→ WHAT YOU SHOULD DO
Count the lines in the entries below that contain the string "scene", and give only that number.
[Start SUPPLIED MATERIAL]
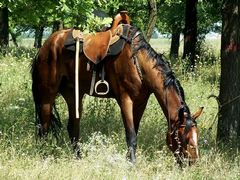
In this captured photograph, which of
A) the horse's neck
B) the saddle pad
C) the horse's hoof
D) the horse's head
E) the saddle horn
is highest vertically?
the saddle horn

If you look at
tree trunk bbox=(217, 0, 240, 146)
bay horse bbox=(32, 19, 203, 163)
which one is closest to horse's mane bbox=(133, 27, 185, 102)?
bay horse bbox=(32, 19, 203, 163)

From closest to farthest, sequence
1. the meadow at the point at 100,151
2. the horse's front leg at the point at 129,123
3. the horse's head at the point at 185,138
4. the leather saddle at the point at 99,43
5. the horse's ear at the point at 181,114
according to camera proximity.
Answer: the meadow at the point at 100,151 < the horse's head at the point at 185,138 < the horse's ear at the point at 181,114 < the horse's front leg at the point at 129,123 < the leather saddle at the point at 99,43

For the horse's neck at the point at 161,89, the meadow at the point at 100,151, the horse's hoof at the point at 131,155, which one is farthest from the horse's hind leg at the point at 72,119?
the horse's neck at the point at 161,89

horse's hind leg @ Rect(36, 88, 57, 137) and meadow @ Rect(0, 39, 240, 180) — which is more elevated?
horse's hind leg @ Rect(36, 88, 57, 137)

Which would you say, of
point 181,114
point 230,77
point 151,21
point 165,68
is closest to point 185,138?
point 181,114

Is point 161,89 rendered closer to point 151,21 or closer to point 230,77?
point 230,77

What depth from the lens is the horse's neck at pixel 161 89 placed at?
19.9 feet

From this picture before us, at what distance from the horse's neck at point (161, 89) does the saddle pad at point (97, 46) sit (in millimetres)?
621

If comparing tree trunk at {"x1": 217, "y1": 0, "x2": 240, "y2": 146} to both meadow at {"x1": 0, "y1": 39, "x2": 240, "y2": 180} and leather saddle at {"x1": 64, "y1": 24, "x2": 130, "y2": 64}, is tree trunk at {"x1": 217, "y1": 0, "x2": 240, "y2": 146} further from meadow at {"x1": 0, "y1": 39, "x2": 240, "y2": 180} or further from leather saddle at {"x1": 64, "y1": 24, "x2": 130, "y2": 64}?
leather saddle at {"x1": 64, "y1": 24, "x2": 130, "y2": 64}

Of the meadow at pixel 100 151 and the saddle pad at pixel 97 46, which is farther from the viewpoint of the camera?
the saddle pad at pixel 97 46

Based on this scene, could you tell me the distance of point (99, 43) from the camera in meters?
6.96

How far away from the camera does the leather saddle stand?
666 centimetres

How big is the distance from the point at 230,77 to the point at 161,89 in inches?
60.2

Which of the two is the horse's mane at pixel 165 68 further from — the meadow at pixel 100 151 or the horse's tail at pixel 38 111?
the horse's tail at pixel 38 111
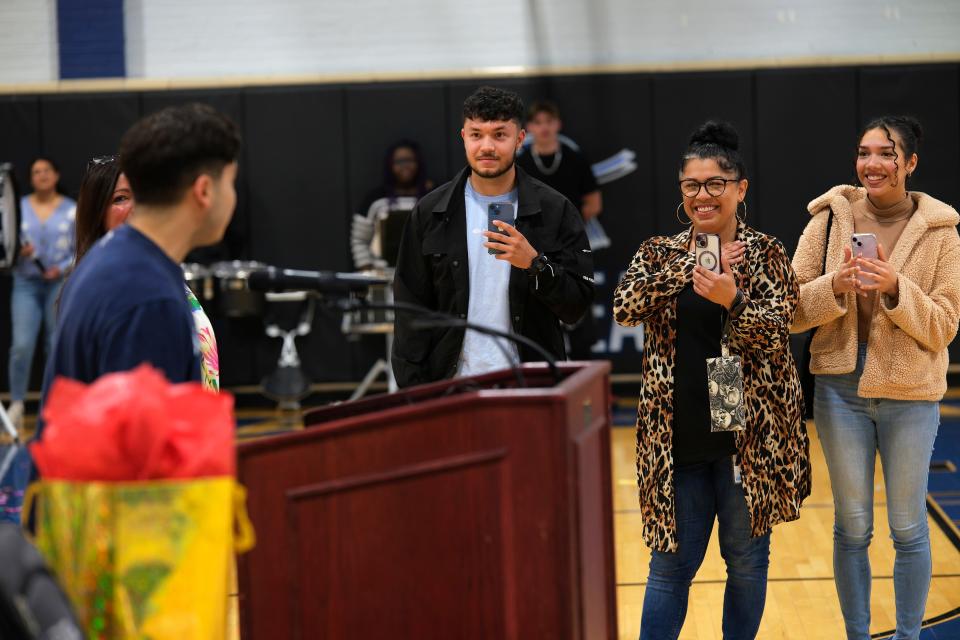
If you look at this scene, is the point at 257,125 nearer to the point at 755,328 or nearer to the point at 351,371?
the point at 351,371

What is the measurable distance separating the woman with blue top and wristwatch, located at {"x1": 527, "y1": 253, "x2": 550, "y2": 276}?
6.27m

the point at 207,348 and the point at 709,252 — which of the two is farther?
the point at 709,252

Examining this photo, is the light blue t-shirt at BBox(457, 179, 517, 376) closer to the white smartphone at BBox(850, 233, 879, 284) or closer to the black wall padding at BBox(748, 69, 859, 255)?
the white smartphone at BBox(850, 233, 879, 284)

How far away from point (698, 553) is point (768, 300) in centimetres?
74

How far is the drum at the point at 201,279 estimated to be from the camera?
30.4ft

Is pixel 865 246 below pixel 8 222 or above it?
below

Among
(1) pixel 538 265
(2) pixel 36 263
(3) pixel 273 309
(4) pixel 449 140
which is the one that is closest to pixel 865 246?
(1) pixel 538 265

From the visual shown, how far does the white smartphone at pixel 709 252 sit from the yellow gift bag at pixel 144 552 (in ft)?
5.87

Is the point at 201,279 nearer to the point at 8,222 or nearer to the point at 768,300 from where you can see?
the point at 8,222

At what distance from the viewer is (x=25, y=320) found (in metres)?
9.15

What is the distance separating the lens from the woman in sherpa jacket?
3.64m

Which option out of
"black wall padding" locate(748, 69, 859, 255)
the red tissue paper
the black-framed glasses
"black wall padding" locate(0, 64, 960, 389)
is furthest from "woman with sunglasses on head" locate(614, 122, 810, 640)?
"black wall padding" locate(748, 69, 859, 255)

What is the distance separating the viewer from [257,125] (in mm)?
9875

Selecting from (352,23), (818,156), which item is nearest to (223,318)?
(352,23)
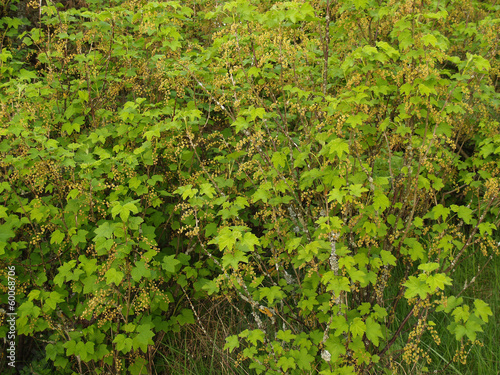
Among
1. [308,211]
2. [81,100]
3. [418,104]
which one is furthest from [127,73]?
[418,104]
[End SUPPLIED MATERIAL]
→ IN RESPONSE
2